The NER-related gene GTF2H5 predicts survival in high-grade serous ovarian cancer patients.
- Author:
Javier GAYARRE
1
;
Marta M KAMIENIAK
;
Alicia CAZORLA-JIMENEZ
;
Ivan MUNOZ-REPETO
;
Salud BORREGO
;
Jesus GARCIA-DONAS
;
Susana HERNANDO
;
Luis ROBLES-DIAZ
;
Jose M GARCIA-BUENO
;
Teresa RAMON Y CAJAL
;
Elena HERNANDEZ-AGUDO
;
Victoria HEREDIA SOTO
;
Ivan MARQUEZ-RODAS
;
Maria Jose ECHARRI
;
Carmen LACAMBRA-CALVET
;
Raquel SAEZ
;
Maite CUSIDO
;
Andres REDONDO
;
Luis PAZ-ARES
;
David HARDISSON
;
Marta MENDIOLA
;
Jose PALACIOS
;
Javier BENITEZ
;
Maria Jose GARCIA
Author Information
- Publication Type:Original Article ; Multicenter Study ; Research Support, Non-U.S. Gov't
- Keywords: Cisplatin-Sensitivity; DNA Repair; GTF2H5; Ovarian Epithelial Cancer; Survival; 6q24-26 Deletion
- MeSH: Adult; Aged; Aged, 80 and over; Biomarkers, Tumor/biosynthesis/genetics; Cystadenocarcinoma, Serous/*genetics/metabolism/pathology; Female; Gene Expression Regulation, Neoplastic; Humans; Kaplan-Meier Estimate; Middle Aged; Neoplasm Grading; Neoplasm Proteins/biosynthesis/genetics; Neoplasms, Glandular and Epithelial/*genetics/metabolism/pathology; Ovarian Neoplasms/*genetics/metabolism/pathology; Prognosis; Transcription Factors/biosynthesis/*genetics; Tumor Cells, Cultured
- From:Journal of Gynecologic Oncology 2016;27(1):e7-
- CountryRepublic of Korea
- Language:English
- Abstract: OBJECTIVE: We aimed to evaluate the prognostic and predictive value of the nucleotide excision repair-related gene GTF2H5, which is localized at the 6q24.2-26 deletion previously reported by our group to predict longer survival of high-grade serous ovarian cancer patients.
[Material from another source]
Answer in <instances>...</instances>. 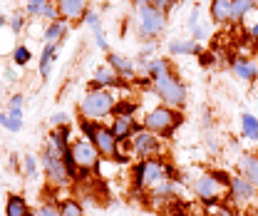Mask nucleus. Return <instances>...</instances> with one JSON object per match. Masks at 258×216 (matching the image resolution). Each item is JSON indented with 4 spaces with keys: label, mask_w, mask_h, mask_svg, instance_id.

METHODS: In order to test if protein levels of GTF2H5 are associated with patients' outcome, we performed GTF2H5 immunohistochemical staining in 139 high-grade serous ovarian carcinomas included in tissue microarrays. Upon stratification of cases into high- and low-GTF2H5 staining categories (> and < or = median staining, respectively) Kaplan-Meier and log-rank test were used to estimate patients' survival and assess statistical differences. We also evaluated the association of GTF2H5 with survival at the transcriptional level by using the on-line Kaplan-Meier plotter tool, which includes gene expression and survival data of 855 high-grade serous ovarian cancer patients from 13 different datasets. Finally, we determined whether stable short hairpin RNA-mediated GTF2H5 downregulation modulates cisplatin sensitivity in the SKOV3 and COV504 cell lines by using cytotoxicity assays. RESULTS: Low expression of GTF2H5 was associated with longer 5-year survival of patients at the protein (hazard ratio [HR], 0.52; 95% CI, 0.29 to 0.93; p=0.024) and transcriptional level (HR, 0.80; 95% CI, 0.65 to 0.97; p=0.023) in high-grade serous ovarian cancer patients. We confirmed the association with 5-year overall survival (HR, 0.55; 95% CI, 0.38 to 0.78; p=0.0007) and also found an association with progression-free survival (HR, 0.72; 95% CI, 0.54 to 0.96; p=0.026) in a homogenous group of 388 high-stage (stages III-IV using the International Federation of Gynecology and Obstetrics staging system), optimally debulked high-grade serous ovarian cancer patients. GTF2H5-silencing induced a decrease of the half maximal inhibitory concentration upon cisplatin treatment in GTF2H5-silenced ovarian cancer cells. CONCLUSION: Low levels of GTF2H5 are associated with enhanced prognosis in high-grade serous ovarian cancer patients and may contribute to cisplatin sensitization.